Pvt Josiah Reed, Union Army to Elizabeth Woodward, April 15, 1863
 In HAZARDOUS UNIONS: Two Tales of a Civil War Christmas, by Alison Bruce and Kat Flannery, twin sisters Maggie and Matty Becker are separated by war. To introduce each sister's tale, Kat and I composed letters from Maggie to Matty, and Matty to Maggie. Letters, such as the one from Sullivan Ballou to his wife Sarah, inspired me when I wrote:

Dearest Matty,

I miss you more than I would ever have thought possible.
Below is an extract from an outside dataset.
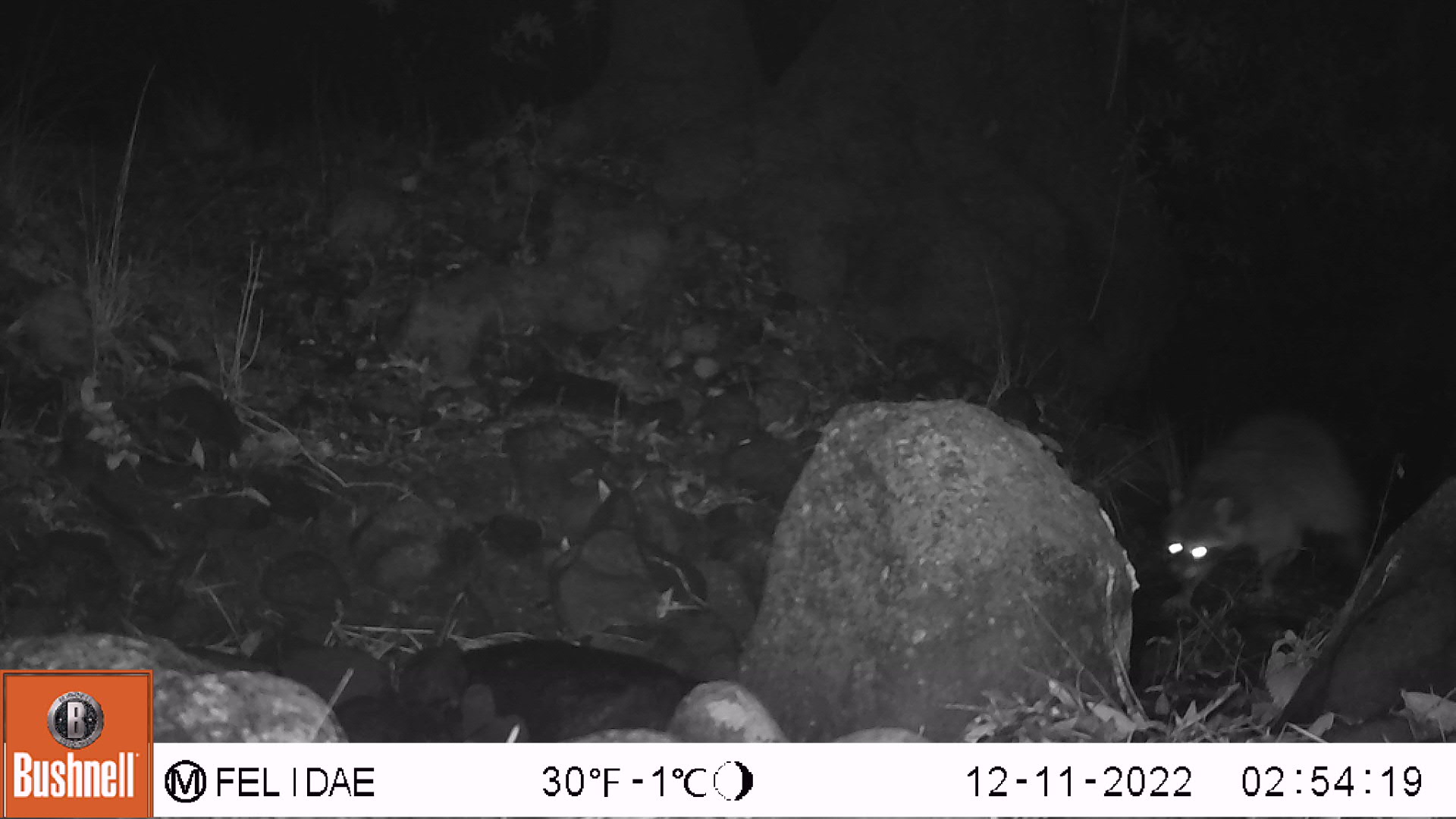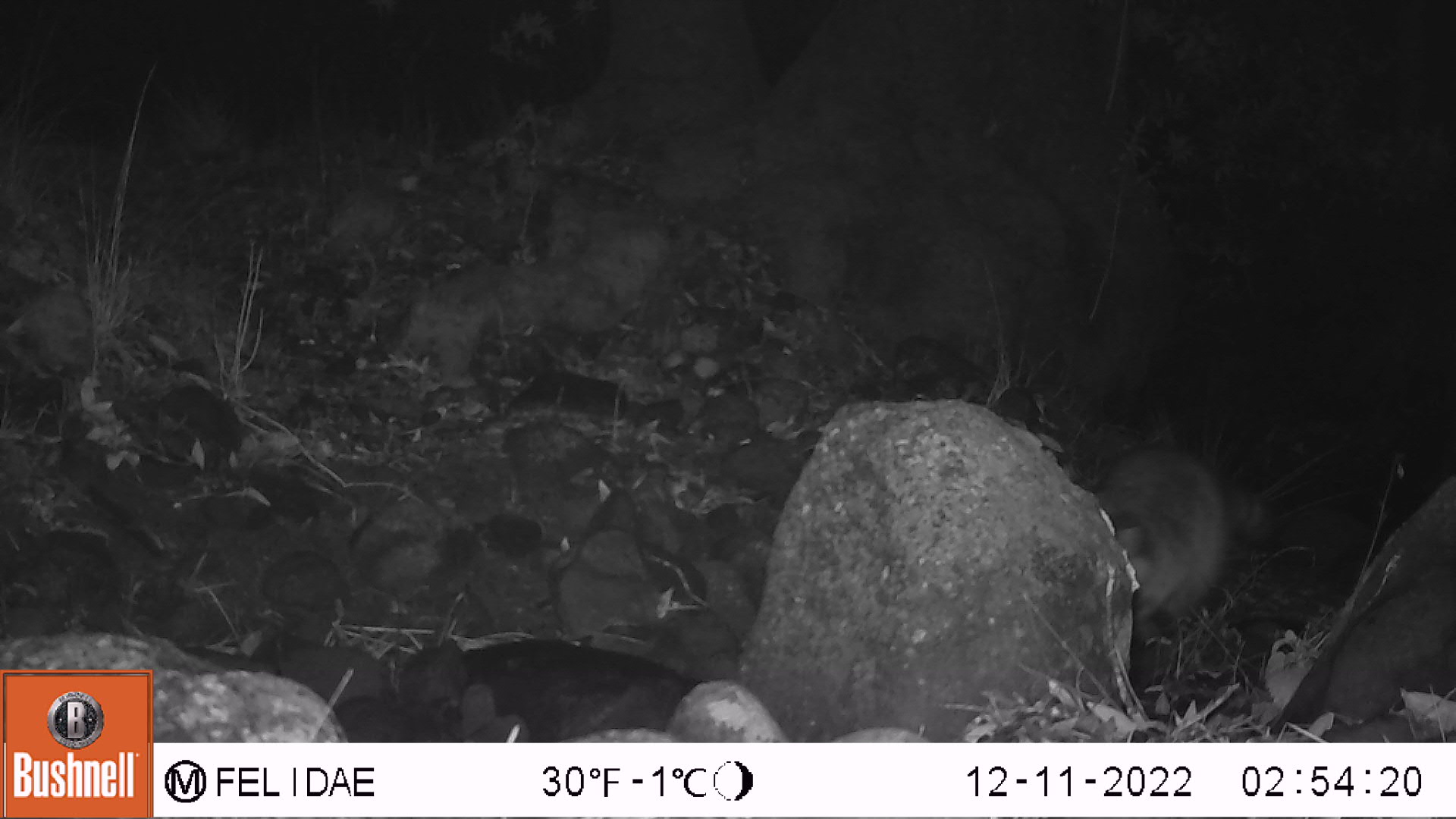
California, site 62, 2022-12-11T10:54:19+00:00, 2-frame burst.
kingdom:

When we set out, I felt I was on a grand adventure. Then we reached St. Louis. The city has changed since we were there together, travelling west with Mama and Papa. It isn't so much the landmarks that are different, though the city has grown. It is the climate. All around me I could feel a level of excitement about the coming war that was almost frightening. No one doubts that war is coming, but truly, sister mine, I wish they had read their history. What they are wishing upon themselves is not the glorious venture they all expect.

... I have been told that Bellevue is lovely, but as Mama would say, "Lovely is as lovely does." Already I have seen some of the evils of slavery described in Mrs. Beecher-Stowe's novel. I fear I will see worse before long.

As the Bible says, and Papa often quoted, "I am a stranger in a strange land."

Your loving sister, Maggie

Bibliography:
The Civil War Archive
National Park Service, The Last Letter of Sullivan Ballou
Virginia Tech, Special Collections, Love Letters of the Civil War



3 comments:

Lyn Horner said...

Such touching letters, Alison. I'm looking forward to reading Tales of a Civil War Christmas. Best wishes with the launch!

Jacquie Rogers said...

You did a wonderful job with that letter, Alison. It really set the tone for a great story!

Alison E. Bruce said...

Thanks Jacquie and Lyn for your comments. I'm getting geared up for the launch as I write this and my head in already in a whirl.